Marxio Vargas, en un artículo publicado en la Revista Libre Pensamiento el 21 de febrero de 2015, revela que la Secretaría de Defensa de los Estados Unidos ha admitido dos derrotas militares, según sendas placas que aparecen en uno de los pasillos del edificio conocido como El Pentágono que alberga las oficinas de la estructura militar más poderosa del planeta. La primera fue en Nicaragua frente a la resistencia liderada por Augusto César Sandino; y la segunda en Vietnam, que tiene como símbolo indeleble de la historia, la salida de funcionarios estadounidenses desde helicópteros que les recogían en el techo de la embajada de los Estados Unidos en Saigón, hecho que colgó en la bitácora de la patria de Ho Chi Ming una segunda victoria; la anterior fue contra el decadente imperio Francés.

-*-

- Ejercicio propuesto 1
Disponga como lista JSON de cadenas, una por cada línea y omitiendo las líneas en blanco, el tramo del listado que va desde su comienzo hasta la línea que contiene "[783,212,820,277]", ambos extremos incluidos.

-*-

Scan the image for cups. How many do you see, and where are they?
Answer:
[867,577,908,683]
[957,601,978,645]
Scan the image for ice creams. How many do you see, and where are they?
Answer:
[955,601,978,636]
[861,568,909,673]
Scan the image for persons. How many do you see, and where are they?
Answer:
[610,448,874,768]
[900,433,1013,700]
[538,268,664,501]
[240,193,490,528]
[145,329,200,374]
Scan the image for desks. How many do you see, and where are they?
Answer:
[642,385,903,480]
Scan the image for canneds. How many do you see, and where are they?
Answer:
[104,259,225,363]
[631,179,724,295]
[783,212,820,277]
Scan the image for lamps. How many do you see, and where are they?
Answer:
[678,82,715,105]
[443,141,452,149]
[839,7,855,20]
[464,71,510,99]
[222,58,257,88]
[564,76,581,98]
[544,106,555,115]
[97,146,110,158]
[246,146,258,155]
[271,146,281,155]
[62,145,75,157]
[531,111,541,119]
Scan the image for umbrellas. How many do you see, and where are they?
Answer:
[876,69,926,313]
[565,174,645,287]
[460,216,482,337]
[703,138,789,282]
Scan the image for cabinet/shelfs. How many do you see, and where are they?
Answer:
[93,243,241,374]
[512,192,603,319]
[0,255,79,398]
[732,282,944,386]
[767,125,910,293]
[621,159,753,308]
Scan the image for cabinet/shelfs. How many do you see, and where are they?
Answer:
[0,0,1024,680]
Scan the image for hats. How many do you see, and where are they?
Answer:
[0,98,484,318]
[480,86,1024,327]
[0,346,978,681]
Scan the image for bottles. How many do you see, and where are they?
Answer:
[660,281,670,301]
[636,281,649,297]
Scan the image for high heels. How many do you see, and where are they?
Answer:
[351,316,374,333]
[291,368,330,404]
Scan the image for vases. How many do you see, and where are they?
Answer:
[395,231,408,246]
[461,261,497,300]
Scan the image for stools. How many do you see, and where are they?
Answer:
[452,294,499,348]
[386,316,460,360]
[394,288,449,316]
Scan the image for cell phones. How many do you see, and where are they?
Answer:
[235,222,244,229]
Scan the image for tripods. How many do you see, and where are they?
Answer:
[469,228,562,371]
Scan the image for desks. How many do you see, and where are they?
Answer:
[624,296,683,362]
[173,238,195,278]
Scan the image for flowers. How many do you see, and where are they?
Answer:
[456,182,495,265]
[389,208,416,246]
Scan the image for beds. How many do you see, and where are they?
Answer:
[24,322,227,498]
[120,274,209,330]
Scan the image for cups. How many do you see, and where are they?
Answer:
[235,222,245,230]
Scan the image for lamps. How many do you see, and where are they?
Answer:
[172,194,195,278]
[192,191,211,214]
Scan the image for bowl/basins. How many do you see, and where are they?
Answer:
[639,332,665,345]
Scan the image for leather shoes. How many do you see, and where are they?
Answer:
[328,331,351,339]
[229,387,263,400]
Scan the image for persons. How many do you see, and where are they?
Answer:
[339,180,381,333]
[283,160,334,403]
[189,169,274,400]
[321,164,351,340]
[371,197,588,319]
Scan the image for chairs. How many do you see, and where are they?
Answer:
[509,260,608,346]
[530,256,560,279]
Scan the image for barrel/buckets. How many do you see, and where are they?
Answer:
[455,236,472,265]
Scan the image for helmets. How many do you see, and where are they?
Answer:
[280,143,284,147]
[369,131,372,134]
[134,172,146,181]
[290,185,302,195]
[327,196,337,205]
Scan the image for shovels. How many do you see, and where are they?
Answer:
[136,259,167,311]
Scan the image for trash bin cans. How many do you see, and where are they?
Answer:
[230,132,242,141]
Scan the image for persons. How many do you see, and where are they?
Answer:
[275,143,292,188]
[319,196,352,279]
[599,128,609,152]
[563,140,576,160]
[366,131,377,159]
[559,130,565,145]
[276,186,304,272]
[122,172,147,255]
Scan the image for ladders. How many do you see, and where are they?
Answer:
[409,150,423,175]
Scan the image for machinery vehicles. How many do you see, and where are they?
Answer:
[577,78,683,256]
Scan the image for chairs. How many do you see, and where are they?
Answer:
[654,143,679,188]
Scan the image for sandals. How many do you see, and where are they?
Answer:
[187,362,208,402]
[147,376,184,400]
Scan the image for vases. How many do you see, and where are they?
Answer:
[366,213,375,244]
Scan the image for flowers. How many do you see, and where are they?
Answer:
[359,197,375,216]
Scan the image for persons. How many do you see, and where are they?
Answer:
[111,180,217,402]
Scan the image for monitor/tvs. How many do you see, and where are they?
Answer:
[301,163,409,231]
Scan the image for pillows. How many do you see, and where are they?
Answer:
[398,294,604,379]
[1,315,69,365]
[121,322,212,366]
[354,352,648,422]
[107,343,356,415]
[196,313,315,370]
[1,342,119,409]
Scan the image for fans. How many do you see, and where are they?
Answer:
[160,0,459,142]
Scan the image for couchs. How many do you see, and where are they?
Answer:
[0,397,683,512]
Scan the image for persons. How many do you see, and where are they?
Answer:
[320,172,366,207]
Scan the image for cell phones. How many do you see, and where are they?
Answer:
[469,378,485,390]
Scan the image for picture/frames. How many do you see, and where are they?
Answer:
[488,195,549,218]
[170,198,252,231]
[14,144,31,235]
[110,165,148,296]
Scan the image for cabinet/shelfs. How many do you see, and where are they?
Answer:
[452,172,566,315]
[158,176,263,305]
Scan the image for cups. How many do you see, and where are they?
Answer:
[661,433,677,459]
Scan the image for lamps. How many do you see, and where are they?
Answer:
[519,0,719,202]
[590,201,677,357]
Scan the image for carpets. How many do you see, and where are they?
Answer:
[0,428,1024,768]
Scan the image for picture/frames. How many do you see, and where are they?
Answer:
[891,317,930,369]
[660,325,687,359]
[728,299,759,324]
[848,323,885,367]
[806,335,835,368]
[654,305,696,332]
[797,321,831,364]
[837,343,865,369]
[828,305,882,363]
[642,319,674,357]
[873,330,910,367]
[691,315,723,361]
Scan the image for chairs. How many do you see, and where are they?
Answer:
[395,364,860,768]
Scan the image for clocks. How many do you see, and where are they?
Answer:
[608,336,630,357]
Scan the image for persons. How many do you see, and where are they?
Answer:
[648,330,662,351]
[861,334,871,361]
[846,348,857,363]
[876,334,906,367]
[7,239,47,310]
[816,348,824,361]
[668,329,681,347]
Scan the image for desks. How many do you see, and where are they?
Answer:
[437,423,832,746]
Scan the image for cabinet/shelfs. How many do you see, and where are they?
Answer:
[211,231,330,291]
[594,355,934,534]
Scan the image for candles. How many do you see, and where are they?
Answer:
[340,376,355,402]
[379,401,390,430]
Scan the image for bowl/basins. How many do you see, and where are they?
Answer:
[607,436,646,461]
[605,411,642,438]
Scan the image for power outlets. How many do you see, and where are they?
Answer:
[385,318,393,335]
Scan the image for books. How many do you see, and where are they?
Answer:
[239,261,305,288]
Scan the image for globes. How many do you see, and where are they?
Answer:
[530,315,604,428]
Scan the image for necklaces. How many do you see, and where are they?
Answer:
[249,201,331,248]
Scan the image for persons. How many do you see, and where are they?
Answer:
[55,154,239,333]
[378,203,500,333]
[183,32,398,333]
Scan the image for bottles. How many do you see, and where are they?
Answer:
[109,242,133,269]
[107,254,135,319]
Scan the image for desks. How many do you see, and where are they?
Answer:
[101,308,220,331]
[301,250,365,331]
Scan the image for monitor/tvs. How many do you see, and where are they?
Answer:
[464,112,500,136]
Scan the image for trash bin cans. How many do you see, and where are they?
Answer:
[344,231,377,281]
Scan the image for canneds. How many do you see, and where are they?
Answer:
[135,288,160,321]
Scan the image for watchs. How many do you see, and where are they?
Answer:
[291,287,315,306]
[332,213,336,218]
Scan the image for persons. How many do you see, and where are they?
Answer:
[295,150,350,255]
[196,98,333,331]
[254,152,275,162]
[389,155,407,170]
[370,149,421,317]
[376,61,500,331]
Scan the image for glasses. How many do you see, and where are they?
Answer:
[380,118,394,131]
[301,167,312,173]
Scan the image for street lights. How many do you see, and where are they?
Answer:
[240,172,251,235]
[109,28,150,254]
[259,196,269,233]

-*-

- Ejercicio propuesto 2
Traduzca al inglés la siguiente oración del texto presentado: «Marxio Vargas, en un artículo publicado en la Revista Libre Pensamiento el 21 de febrero de 2015, revela que la Secretaría de Defensa de los Estados Unidos ha admitido dos derrotas militares, según sendas placas que aparecen en uno de los pasillos del edificio conocido como El Pentágono que alberga las oficinas de la estructura militar más poderosa del planeta.»

- Respuesta completa 1
[
  "Scan the image for cups. How many do you see, and where are they?",
  "Answer:",
  "[867,577,908,683]",
  "[957,601,978,645]",
  "Scan the image for ice creams. How many do you see, and where are they?",
  "Answer:",
  "[955,601,978,636]",
  "[861,568,909,673]",
  "Scan the image for persons. How many do you see, and where are they?",
  "Answer:",
  "[610,448,874,768]",
  "[900,433,1013,700]",
  "[538,268,664,501]",
  "[240,193,490,528]",
  "[145,329,200,374]",
  "Scan the image for desks. How many do you see, and where are they?",
  "Answer:",
  "[642,385,903,480]",
  "Scan the image for canneds. How many do you see, and where are they?",
  "Answer:",
  "[104,259,225,363]",
  "[631,179,724,295]",
  "[783,212,820,277]"
]

- Respuesta completa 2
Marxio Vargas, in an article published in Revista Libre Pensamiento on February 21, 2015, reveals that the United States Department of Defense has admitted two military defeats, according to two plaques that appear in one of the hallways of the building known as the Pentagon, which houses the offices of the most powerful military structure on the planet.